We release patches for security vulnerabilities for the following versions:

Please do not report security vulnerabilities through public GitHub issues.

Instead, please report them via one of the following methods:

Send details to: security@coorchat.dev (if available)

Use GitHub's private vulnerability reporting: https://github.com/stuartf303/coorchat/security/advisories/new

Please include as much of the following information as possible:

• Type of vulnerability
• Full paths of source file(s) related to the vulnerability
• Location of the affected source code (tag/branch/commit or direct URL)
• Step-by-step instructions to reproduce the issue
• Proof-of-concept or exploit code (if possible)
• Impact of the vulnerability, including how an attacker might exploit it

• Acknowledgment: Within 48 hours
• Initial Assessment: Within 1 week
• Fix Timeline: Depends on severity
  • Critical: 1-7 days
  • High: 1-2 weeks
  • Medium: 2-4 weeks
  • Low: Next planned release

• Security issues will be disclosed after a fix is available
• We'll work with you to understand the timeline that works for your disclosure
• We'll credit you in the security advisory (unless you prefer to remain anonymous)

1. Keep Updated: Always use the latest version
2. Secure Tokens: Never commit tokens to version control
3. Use Environment Variables: Store sensitive config in .env files (git-ignored)
4. Enable TLS: Use rediss:// for Redis, https:// for SignalR
5. Rotate Tokens: Regularly rotate authentication tokens
6. Validate Input: Don't trust user-provided data
7. Monitor Logs: Watch for suspicious activity

# Generate cryptographically secure tokens
npm run cli -- token generate

# Validate token format before use
npm run cli -- token validate YOUR_TOKEN

# Store tokens securely
export SHARED_TOKEN=cct_your_token_here  # Environment variable
# OR
echo "SHARED_TOKEN=cct_your_token_here" >> .env  # .env file (git-ignored)

Redis:

# Use rediss:// for TLS-encrypted connections
REDIS_URL=rediss://localhost:6379
REDIS_TLS=true

SignalR:

# Always use HTTPS
SIGNALR_HUB_URL=https://your-server.com/agentHub

All channels require token authentication:

• Minimum 16 characters
• Cryptographically random
• SHA-256 hashed for storage
• Timing-safe comparison

• ✅ Token-based authentication
• ✅ Timing-safe token comparison (prevents timing attacks)
• ✅ HMAC-SHA256 message signatures (Redis)
• ✅ TLS enforcement options
• ✅ Secure random token generation
• ✅ SHA-256 token hashing
• ✅ Input validation for all messages
• ✅ No plaintext token storage

• 🔲 Token expiration
• 🔲 Role-based access control (RBAC)
• 🔲 Rate limiting
• 🔲 Audit logging
• 🔲 IP whitelisting

Security advisories will be published at: https://github.com/stuartf303/coorchat/security/advisories

Subscribe to notifications to stay informed.

CoorChat is designed with security in mind but has not been audited for specific compliance standards (GDPR, SOC2, etc.).
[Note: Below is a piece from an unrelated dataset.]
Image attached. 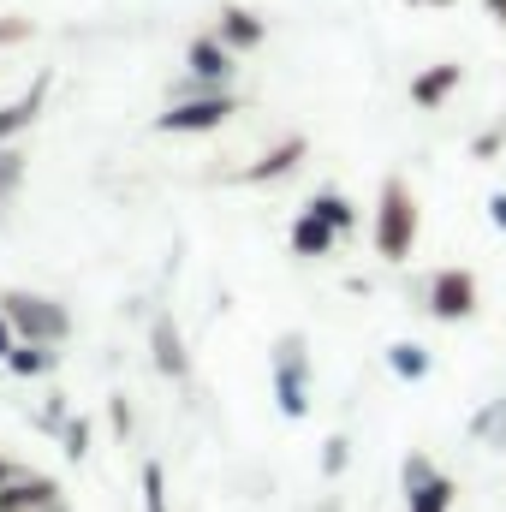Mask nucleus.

If you have compliance requirements, please review the code and security features before deploying in production.

We currently do not have a bug bounty program, but we deeply appreciate security researchers who responsibly disclose vulnerabilities.

Security fixes are released as patch versions (e.g., 1.0.1) and documented in:

• GitHub Security Advisories
• Release notes
• CHANGELOG.md

For general security questions (not vulnerabilities), please:

• Open a Discussion
• Tag with security label

Thank you for helping keep CoorChat secure!